In 2015, all United Nations Member States adopted the 2030 Agenda for Sustainable Development, an ambitious initiative that aims to confront society’s biggest challenges in a decisive and coordinated fashion. One such challenge is set out in SDG 5, achieving gender equality. Following the adoption of the 2023 Agenda, many higher education institutions have implemented strategies to make tangible progress towards this goal. To that end, universities have been drawing on their previous work in gender equality (in addition to other areas such as climate change, inclusivity, and quality education), constituting a solid foundation for embarking on this new path. However, the 2030 Agenda mandates that the challenges affecting people and the planet be viewed in an integrated manner and that social, economic, and environmental aspects interact in unprecedented ways, underscoring the fact that continuing with previous policies is not sufficient; instead, we need to aim higher and devise more integrated and interrelated ways that will ultimately be more effective. In this paper, we analyse how the University of the Basque Country (UPV/EHU) has tackled these challenges at the policy level, and we report the steps the university has taken to place gender equality in a broader framework of sustainable development as an integrated whole.
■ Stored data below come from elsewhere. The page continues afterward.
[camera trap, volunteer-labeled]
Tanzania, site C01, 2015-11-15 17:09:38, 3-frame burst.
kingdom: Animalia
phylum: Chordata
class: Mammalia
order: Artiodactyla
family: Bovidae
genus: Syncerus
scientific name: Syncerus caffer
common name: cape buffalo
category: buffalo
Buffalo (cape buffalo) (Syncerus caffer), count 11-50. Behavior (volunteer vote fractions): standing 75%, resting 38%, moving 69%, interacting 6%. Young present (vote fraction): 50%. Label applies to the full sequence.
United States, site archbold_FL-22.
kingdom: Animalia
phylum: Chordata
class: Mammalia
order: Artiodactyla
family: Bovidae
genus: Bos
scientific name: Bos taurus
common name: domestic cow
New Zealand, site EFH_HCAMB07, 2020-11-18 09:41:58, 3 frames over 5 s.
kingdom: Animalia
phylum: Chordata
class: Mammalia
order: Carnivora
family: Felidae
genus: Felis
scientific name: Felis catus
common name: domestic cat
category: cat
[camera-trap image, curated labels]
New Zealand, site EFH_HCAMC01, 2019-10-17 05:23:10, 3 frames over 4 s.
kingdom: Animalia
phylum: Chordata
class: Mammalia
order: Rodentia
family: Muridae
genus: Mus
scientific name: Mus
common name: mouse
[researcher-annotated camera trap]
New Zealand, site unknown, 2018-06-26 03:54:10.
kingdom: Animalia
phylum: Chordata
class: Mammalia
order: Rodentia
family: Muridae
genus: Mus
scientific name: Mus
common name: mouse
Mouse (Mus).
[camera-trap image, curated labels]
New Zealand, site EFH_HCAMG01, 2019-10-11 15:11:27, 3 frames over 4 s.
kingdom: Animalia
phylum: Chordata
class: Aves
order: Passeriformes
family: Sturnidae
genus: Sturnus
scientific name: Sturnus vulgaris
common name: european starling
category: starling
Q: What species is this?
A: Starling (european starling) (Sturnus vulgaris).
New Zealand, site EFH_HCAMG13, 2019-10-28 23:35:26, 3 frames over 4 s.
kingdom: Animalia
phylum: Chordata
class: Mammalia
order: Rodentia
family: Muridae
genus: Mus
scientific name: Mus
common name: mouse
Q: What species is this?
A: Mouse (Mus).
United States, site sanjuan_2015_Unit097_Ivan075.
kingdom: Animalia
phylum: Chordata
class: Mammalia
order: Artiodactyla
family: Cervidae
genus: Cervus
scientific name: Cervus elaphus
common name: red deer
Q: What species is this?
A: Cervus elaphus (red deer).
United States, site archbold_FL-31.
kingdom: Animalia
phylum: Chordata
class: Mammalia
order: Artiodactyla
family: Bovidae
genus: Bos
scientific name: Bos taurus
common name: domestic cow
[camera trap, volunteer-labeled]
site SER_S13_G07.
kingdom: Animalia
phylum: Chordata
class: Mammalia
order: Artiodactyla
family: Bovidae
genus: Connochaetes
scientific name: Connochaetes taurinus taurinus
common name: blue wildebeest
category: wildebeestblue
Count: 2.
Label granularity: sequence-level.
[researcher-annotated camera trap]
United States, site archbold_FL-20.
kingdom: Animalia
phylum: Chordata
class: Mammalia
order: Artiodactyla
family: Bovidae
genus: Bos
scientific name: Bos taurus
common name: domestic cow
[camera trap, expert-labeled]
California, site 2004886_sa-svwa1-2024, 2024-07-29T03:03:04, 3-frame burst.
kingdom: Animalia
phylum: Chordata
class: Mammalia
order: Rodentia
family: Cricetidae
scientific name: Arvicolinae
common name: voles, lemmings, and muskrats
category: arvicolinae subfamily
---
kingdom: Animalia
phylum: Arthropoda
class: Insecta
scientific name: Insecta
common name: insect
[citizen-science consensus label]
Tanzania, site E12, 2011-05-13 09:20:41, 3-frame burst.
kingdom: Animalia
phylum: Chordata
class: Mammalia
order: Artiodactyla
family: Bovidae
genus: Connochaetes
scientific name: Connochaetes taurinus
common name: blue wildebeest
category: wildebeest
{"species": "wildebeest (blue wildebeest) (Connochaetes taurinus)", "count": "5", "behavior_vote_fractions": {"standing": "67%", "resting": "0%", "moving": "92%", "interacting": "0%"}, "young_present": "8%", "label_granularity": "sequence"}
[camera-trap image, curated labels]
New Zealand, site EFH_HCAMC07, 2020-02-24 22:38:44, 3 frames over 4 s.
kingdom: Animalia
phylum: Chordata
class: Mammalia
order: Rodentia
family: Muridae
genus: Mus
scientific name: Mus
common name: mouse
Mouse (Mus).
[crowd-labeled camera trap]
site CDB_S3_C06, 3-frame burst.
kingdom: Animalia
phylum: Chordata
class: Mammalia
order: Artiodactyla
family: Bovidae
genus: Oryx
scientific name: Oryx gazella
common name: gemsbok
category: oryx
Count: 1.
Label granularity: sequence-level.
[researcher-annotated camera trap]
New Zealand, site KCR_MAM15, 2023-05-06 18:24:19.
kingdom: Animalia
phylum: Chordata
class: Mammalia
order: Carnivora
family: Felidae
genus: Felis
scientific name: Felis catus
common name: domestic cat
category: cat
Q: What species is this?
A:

The new approach reworked the university’s educational model, led by the Vice-Rector’s Office of Innovation and Social Commitment, Sustainability and Equality Office. The new model has been taken up throughout the university and guides the institution for specific policies, plans and programmes in Education for Sustainable Development. We describe the initiatives with the most significant relevance for SDG 5 and the results for the last five academic years (2017-2021). The results show that significant progress is possible if appropriate and converging instruments are deployed, and efforts are sustained over time and supported by ongoing and rigorous monitoring of the results.